I bet your job involves a lot of travel.

It involves significant travel. Most recently I returned from Santiago, Chile; Brasilia, Brazil; and Sao Paolo, Brazil. In those places we will be providing mail screening facilities. This initiative stems from the anthrax attacks of 2001. The goal is to install stand-alone facilities. In an embassy, the mailroom typically will be in the chancery which is your main building for consular, political and economic activity, the main building in an embassy compound. Prior to 2001, the mailroom operations were located inside the chancery. So if there was an anthrax attack, it could potentially contaminate the entire building. We try to remove the facilities from the chancery so if there is a potential incident, it is isolated to a building that we can pick up and move or destroy.

By accounting both for concerns about the environment and about terrorism, these buildings seem to be embodiments of current events.

That’s definitely correct and that actually gets into one of my other responsibilities. I am a representative from OBO who sits on an interagency working group, the Technical Support Working Group (TSWG). TSWG sponsors research and development efforts for counterterrorism technology. OBO has a seat at the table because we are potential end users of the products that are the results of these efforts.

I suppose one only has to think back to the Kenya embassy bombing to see why.

Nairobi, Kenya and Dar Es Salaam, Tanzania are very significant in terms of what we do now and how our bureau operates. After those instances, Congress required new security measures never seen before by embassies and consulates. That partially resulted in our new embassy construction program. We were constructing 1-2 new embassies a year. We now construct 5-10 new embassies a year.

So how did you go from Stanford to the State Department?

I had visited Washington DC one summer and I loved the area. When I got back to campus in the fall I targeted my internship search for businesses or organizations which had offices in DC. I went to the October career fair. I never would have thought that a mechanical engineer would be needed by the State Department but I spoke to the recruiter, who was an Ambassador in Residence at Cal Berkeley. She was doing the recruiting for Stanford. I flat out asked her, “I’m looking to move to Washington DC, does the State Department hire mechanical engineers?” And she said, yes I can think of a couple of bureaus. She encouraged me to submit my internship application and I was selected. I interned for OBO in the summer of 2004.

Was anything you learned here particularly valuable in your work now?

Basically the general principles of thermodynamics and heat transfer. Advanced Thermal Systems (ME 140) was my favorite mechanical engineering class and really taught me to take a systems approach to mechanical engineering.

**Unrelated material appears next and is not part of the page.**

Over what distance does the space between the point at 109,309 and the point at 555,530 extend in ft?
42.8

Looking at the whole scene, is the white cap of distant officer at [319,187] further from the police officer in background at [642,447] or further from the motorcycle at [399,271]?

I’m now a co-vice president for the Washington DC Stanford association chapter and we had a new-admit reception recently. I was trying to convince some potential engineering majors to go to Stanford as opposed to MIT. I mentioned that class and said it was an amazing class because I felt it represented almost all of my undergraduate education: basic engineering principles and fundamentals, but also chemistry, computer programming, and some junior and senior level mechanical engineering courses. It was simply the course that completed my undergraduate education.